Reputation: 21
I need bit of advice ............. I'm working on a program in Python, the program would read data from a PDF and I'm supposed to populate the same information in a excel sheet Right now I'm using PyPDF 2 to extract the data and I would be using Panda to store the data in a data frame and then that data frame would be populated in to excel sheet Is my path of action efficient and if there's a better way or a flaw in my plan please let me know about it.
Upvotes: 0
Views: 20304
Reputation: 20342
I think it should be something like this.
import PyPDF2
import openpyxl
pdfFileObj = open('C:/Users/Excel/Desktop/TABLES.pdf', 'rb')

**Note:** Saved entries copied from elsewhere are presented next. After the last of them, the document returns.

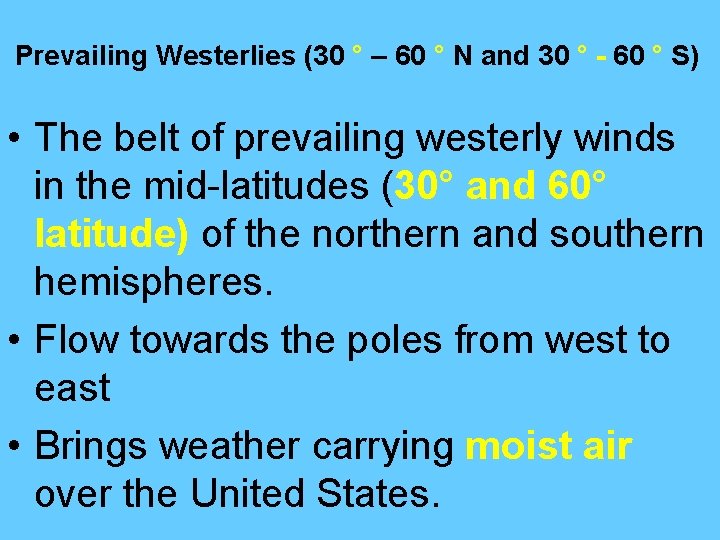 Prevailing Westerlies (30 ° – 60 ° N and 30 ° - 60 ° S)

• The belt of prevailing westerly winds in the mid-latitudes (30° and 60° latitude) of the northern and southern hemispheres.

• Flow towards the poles from west to east

• Brings weather carrying moist air over the United States.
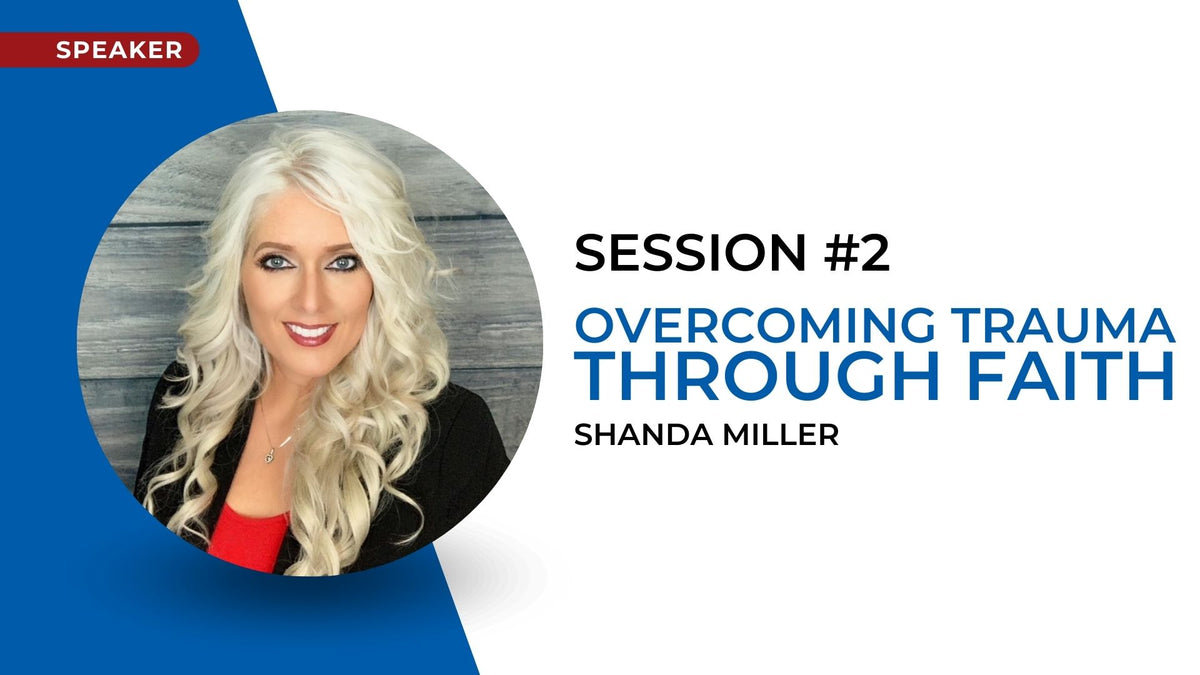 SPEAKER

SESSION #2

OVERCOMING TRAUMA THROUGH FAITH

SHANDA MILLER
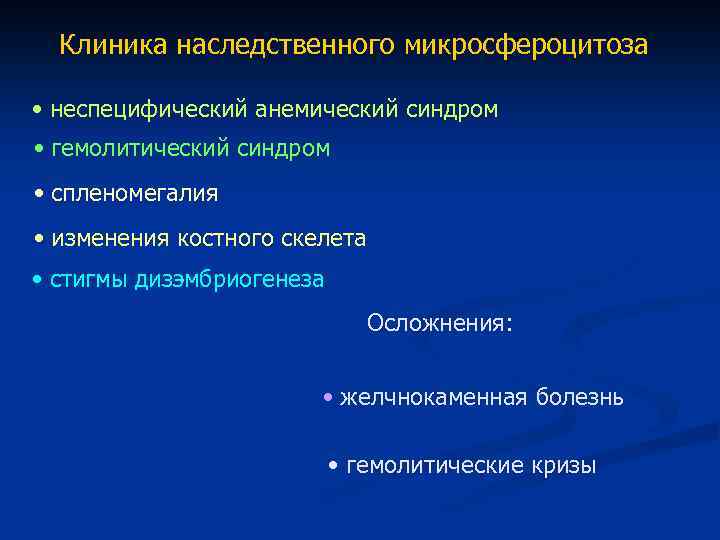 Клиника наследственного микросфероцитоза

• неспецифический анемический синдром

• гемолитический синдром

• спленомегалия

• изменения костного скелета

• стигмы дизэмбриогенеза

Осложнения:

• желчнокаменная болезнь

• гемолитические кризы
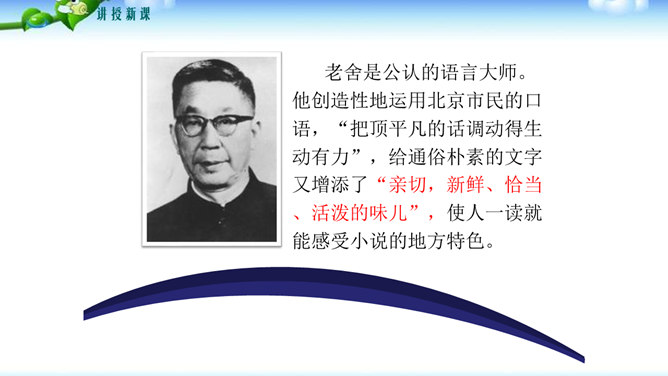 讲授新课

老舍是公认的语言大师。他创造性地运用北京市民的口语，“把顶平凡的话调动得生动有力”，给通俗朴素的文字又增添了“亲切，新鲜、恰当、活泼的味儿”，使人一读就能感受小说的地方特色。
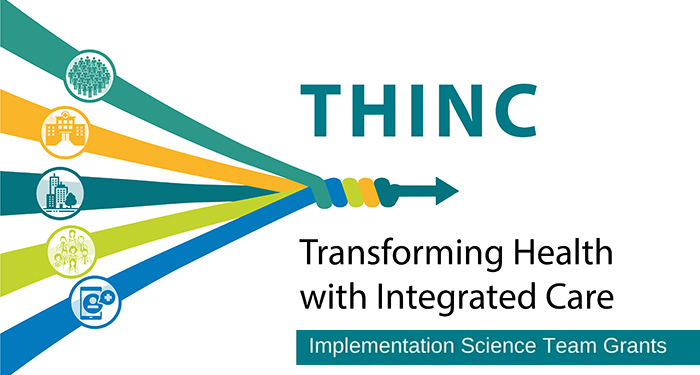 THINC

Transforming Health with Integrated Care

Implementation Science Team Grants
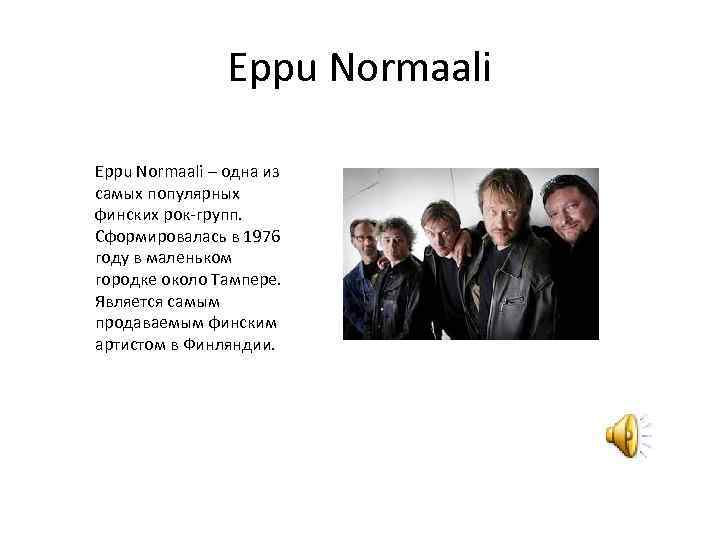 Eppu Normaali

Eppu Normaali – одна из самых популярных финских рок-групп. Сформировалась в 1976 году в маленьком городке около Тампере. Является самым продаваемым финским артистом в Финляндии.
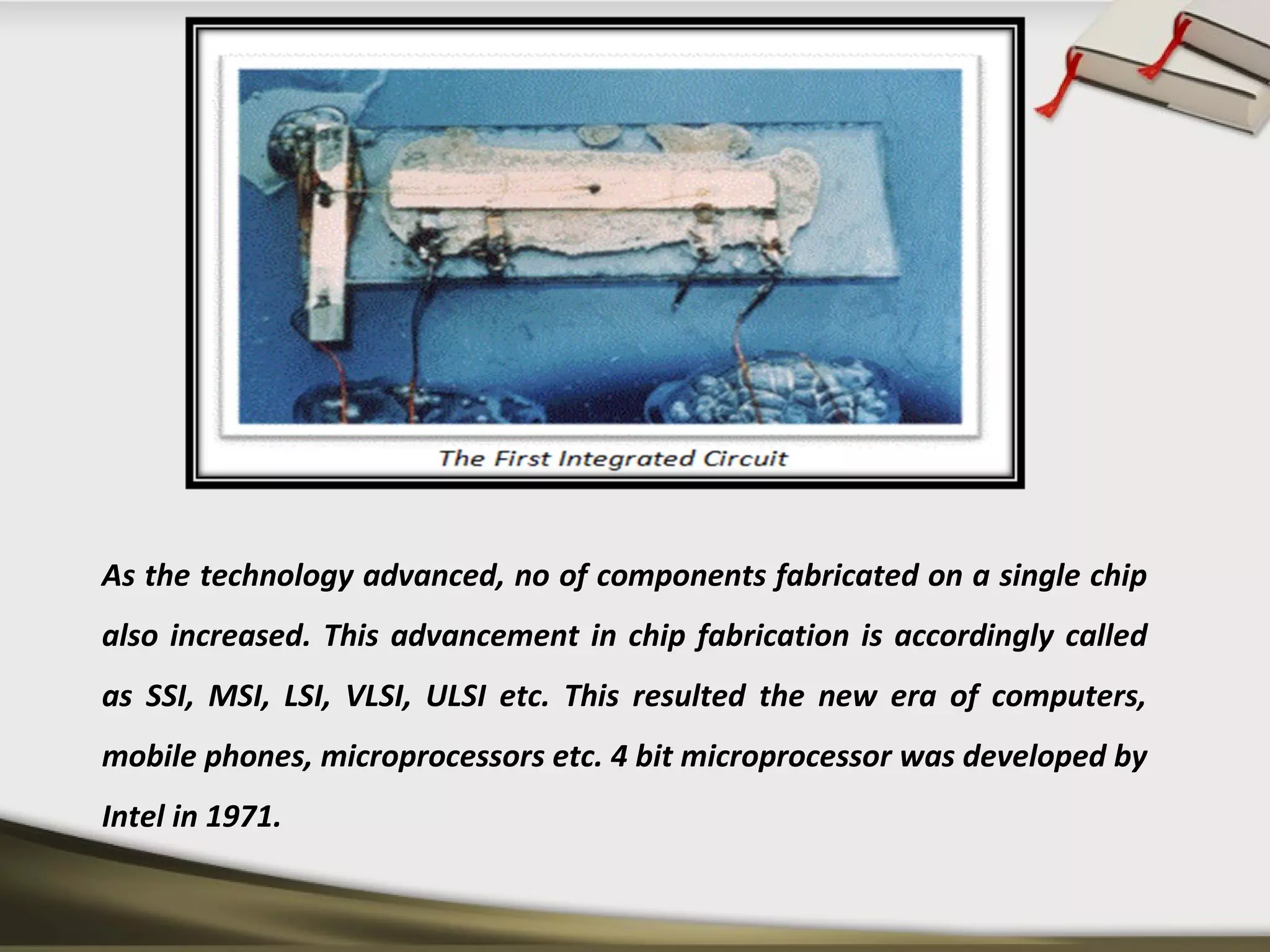 The First Integrated Circuit

As the technology advanced, no of components fabricated on a single chip also increased. This advancement in chip fabrication is accordingly called as SSI, MSI, LSI, VLSI, ULSI etc. This resulted the new era of computers, mobile phones, microprocessors etc. 4 bit microprocessor was developed by Intel in 1971.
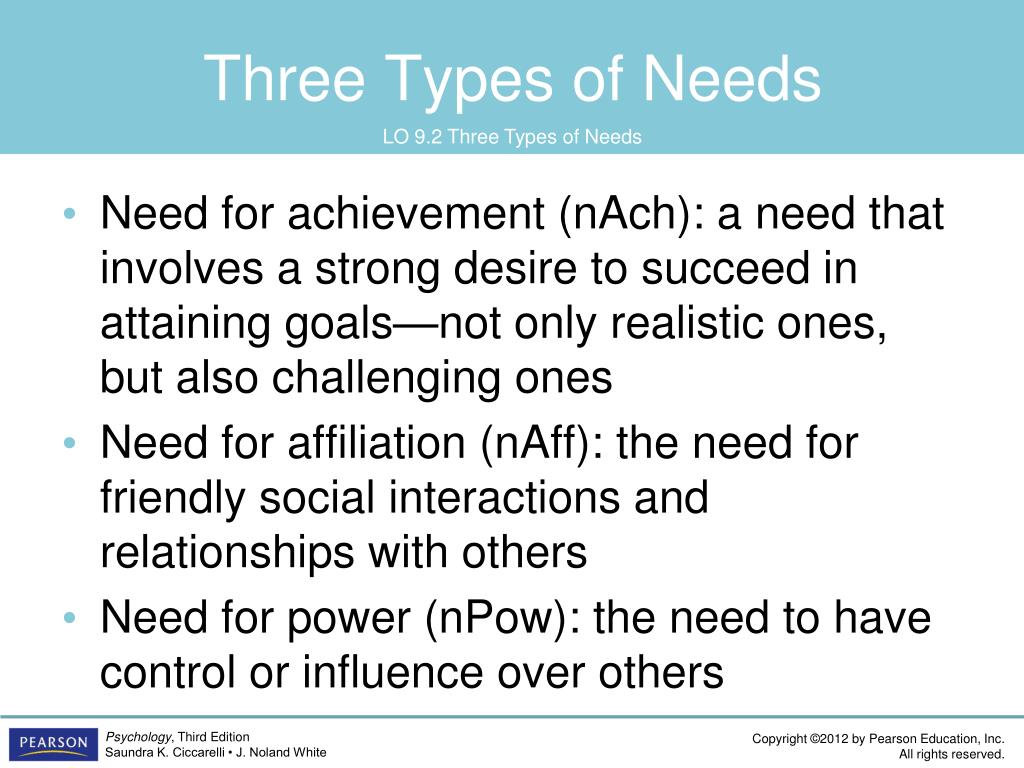 Three Types of Needs

LO 9.2 Three Types of Needs

• Need for achievement (nAch): a need that involves a strong desire to succeed in attaining goals—not only realistic ones, but also challenging ones
• Need for affiliation (nAff): the need for friendly social interactions and relationships with others
• Need for power (nPow): the need to have control or influence over others

PEARSON

Psychology, Third Edition
Saundra K. Ciccarelli • J. Noland White

Copyright ©2012 by Pearson Education, Inc.
All rights reserved.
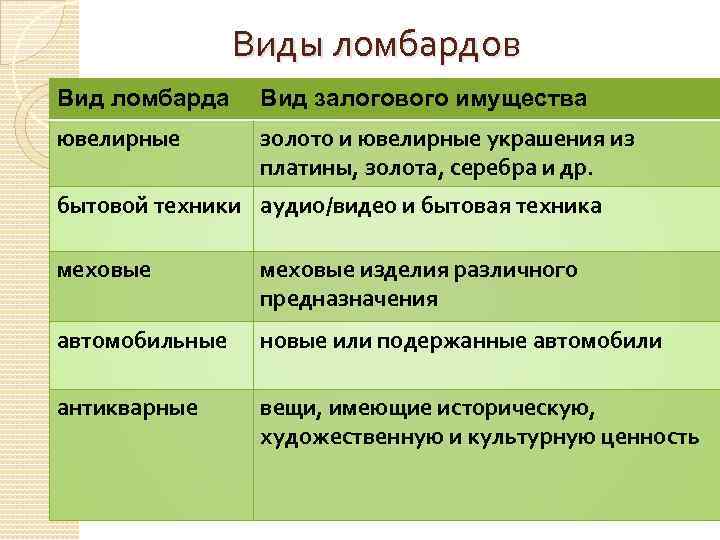 Виды ломбардов

| Вид ломбарда | Вид залогового имущества |
|---|---|
| ювелирные | золото и ювелирные украшения из платины, золота, серебра и др. |
| бытовой техники | аудио/видео и бытовая техника |
| меховые | меховые изделия различного предназначения |
| автомобильные | новые или подержанные автомобили |
| антикварные | вещи, имеющие историческую, художественную и культурную ценность |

pdfReader = PyPDF2.PdfFileReader(pdfFileObj)
pdfReader.numPages
pageObj = pdfReader.getPage(0)
mytext = pageObj.extractText()
wb = openpyxl.load_workbook('C:/Users/Excel/Desktop/excel.xlsx')
sheet = wb.active
sheet.title = 'MyPDF'
sheet['A1'] = mytext
wb.save('C:/Users/Excel/Desktop/excel.xlsx')
print('DONE!!')
See the link below for more details.
http://automatetheboringstuff.com/chapter12/
Upvotes: 1